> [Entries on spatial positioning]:
- - - -

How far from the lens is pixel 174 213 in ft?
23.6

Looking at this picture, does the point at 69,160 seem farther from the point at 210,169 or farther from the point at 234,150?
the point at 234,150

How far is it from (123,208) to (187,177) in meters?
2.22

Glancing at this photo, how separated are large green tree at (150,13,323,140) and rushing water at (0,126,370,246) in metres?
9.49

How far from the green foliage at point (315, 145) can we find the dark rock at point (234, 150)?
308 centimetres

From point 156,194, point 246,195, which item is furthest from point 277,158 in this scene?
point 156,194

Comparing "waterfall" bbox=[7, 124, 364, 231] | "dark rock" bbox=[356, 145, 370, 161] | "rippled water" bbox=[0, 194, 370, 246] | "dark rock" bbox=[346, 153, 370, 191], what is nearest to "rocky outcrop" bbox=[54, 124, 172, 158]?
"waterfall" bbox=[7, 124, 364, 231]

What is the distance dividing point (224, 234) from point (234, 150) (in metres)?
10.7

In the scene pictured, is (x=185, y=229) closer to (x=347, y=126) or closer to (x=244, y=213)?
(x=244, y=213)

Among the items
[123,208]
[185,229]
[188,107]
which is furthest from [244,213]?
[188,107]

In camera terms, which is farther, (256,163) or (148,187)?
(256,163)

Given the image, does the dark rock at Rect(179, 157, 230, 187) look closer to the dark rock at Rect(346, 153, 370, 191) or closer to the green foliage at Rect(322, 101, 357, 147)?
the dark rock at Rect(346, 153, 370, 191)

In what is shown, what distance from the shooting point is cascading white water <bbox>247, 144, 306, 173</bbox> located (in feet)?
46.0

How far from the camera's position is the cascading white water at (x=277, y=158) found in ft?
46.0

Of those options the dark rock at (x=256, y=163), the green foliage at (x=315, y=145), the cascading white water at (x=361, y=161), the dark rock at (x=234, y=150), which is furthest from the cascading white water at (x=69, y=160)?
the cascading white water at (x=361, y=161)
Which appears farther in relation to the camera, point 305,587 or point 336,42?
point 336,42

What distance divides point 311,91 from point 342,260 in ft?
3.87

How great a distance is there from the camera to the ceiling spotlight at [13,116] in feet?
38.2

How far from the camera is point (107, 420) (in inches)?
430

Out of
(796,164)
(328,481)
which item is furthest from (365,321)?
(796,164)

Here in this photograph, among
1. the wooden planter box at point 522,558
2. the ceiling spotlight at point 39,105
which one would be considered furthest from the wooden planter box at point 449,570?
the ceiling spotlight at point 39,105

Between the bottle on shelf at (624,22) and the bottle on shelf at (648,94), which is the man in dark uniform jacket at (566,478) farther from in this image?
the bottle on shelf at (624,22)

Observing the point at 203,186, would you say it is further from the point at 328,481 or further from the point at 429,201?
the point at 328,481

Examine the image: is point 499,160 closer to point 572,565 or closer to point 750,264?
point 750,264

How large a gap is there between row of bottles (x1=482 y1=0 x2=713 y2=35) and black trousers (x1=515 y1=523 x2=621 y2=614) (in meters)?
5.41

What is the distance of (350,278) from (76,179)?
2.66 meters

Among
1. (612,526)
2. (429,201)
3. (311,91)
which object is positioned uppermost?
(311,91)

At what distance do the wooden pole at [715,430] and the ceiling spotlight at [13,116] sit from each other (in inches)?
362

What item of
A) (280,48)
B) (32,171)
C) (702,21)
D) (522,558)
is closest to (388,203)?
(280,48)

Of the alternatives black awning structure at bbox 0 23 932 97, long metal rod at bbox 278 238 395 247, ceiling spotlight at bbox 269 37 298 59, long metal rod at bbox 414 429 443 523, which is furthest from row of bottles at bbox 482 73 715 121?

- - - -

> [DO THIS]: Update the data above by replacing "green foliage" with "green vegetation" throughout, leaving everything else unchanged.

> [OUTPUT FOR THIS EXERCISE]:
How far from the lens is pixel 174 213 in ft?
23.6

Looking at this picture, does the point at 69,160 seem farther from the point at 210,169 or farther from the point at 234,150?
the point at 234,150

How far is it from (123,208) to (187,177) in meters?
2.22

Glancing at this photo, how separated are large green tree at (150,13,323,140) and rushing water at (0,126,370,246) in metres?
9.49

How far from the green vegetation at point (315, 145) can we find the dark rock at point (234, 150)?
308 centimetres

From point 156,194, point 246,195, which item is furthest from point 277,158 in this scene?
point 156,194

Comparing "waterfall" bbox=[7, 124, 364, 231] | "dark rock" bbox=[356, 145, 370, 161] | "rippled water" bbox=[0, 194, 370, 246] | "dark rock" bbox=[346, 153, 370, 191], what is nearest to "rocky outcrop" bbox=[54, 124, 172, 158]?
"waterfall" bbox=[7, 124, 364, 231]

What is the distance dividing point (224, 234) from point (234, 150) (in metres)?
10.7

In the scene pictured, is (x=185, y=229) closer to (x=347, y=126) or closer to (x=244, y=213)?
(x=244, y=213)

Among the items
[123,208]
[185,229]
[188,107]
which is furthest from [244,213]?
[188,107]

In camera terms, which is farther, (256,163) or (148,187)?
(256,163)

Given the image, does the dark rock at Rect(179, 157, 230, 187) look closer to the dark rock at Rect(346, 153, 370, 191) or closer to the green vegetation at Rect(322, 101, 357, 147)?
the dark rock at Rect(346, 153, 370, 191)

In what is shown, what distance from the shooting point is cascading white water <bbox>247, 144, 306, 173</bbox> located (in feet)?
46.0

How far from the camera's position is the cascading white water at (x=277, y=158) found in ft?
46.0

Of those options the dark rock at (x=256, y=163), the green vegetation at (x=315, y=145), the cascading white water at (x=361, y=161), the dark rock at (x=234, y=150), which is furthest from the cascading white water at (x=69, y=160)?
the cascading white water at (x=361, y=161)
Which appears farther in relation to the camera, point 305,587 or point 336,42?
point 336,42

What distance divides point 311,91 from point 342,260 in ft?
3.87

How great a distance is there from the camera to the ceiling spotlight at [13,116] in feet?
38.2

How far from the camera is point (107, 420) (in inches)?
430

Out of
(796,164)
(328,481)
which item is furthest from (365,321)?
(796,164)

Here in this photograph, among
1. the wooden planter box at point 522,558
2. the ceiling spotlight at point 39,105
which one would be considered furthest from the wooden planter box at point 449,570?
the ceiling spotlight at point 39,105

Between the bottle on shelf at (624,22) and the bottle on shelf at (648,94), which is the man in dark uniform jacket at (566,478) farther from in this image?
the bottle on shelf at (624,22)

Observing the point at 203,186, would you say it is further from the point at 328,481 or further from the point at 429,201?
the point at 328,481

Examine the image: is point 499,160 closer to point 572,565 or closer to point 750,264?
point 750,264

How large a gap is there between row of bottles (x1=482 y1=0 x2=713 y2=35) and black trousers (x1=515 y1=523 x2=621 y2=614) (in meters)?
5.41

What is the distance of (350,278) from (76,179)?
2.66 meters

Among
1. (612,526)
2. (429,201)
3. (311,91)
which object is positioned uppermost?
(311,91)

At what distance do the wooden pole at [715,430] and the ceiling spotlight at [13,116] sit from each other (in inches)?
362

What item of
A) (280,48)
B) (32,171)
C) (702,21)
D) (522,558)
is closest to (388,203)?
(280,48)

Of the alternatives black awning structure at bbox 0 23 932 97, long metal rod at bbox 278 238 395 247, ceiling spotlight at bbox 269 37 298 59, long metal rod at bbox 414 429 443 523, which is furthest from row of bottles at bbox 482 73 715 121?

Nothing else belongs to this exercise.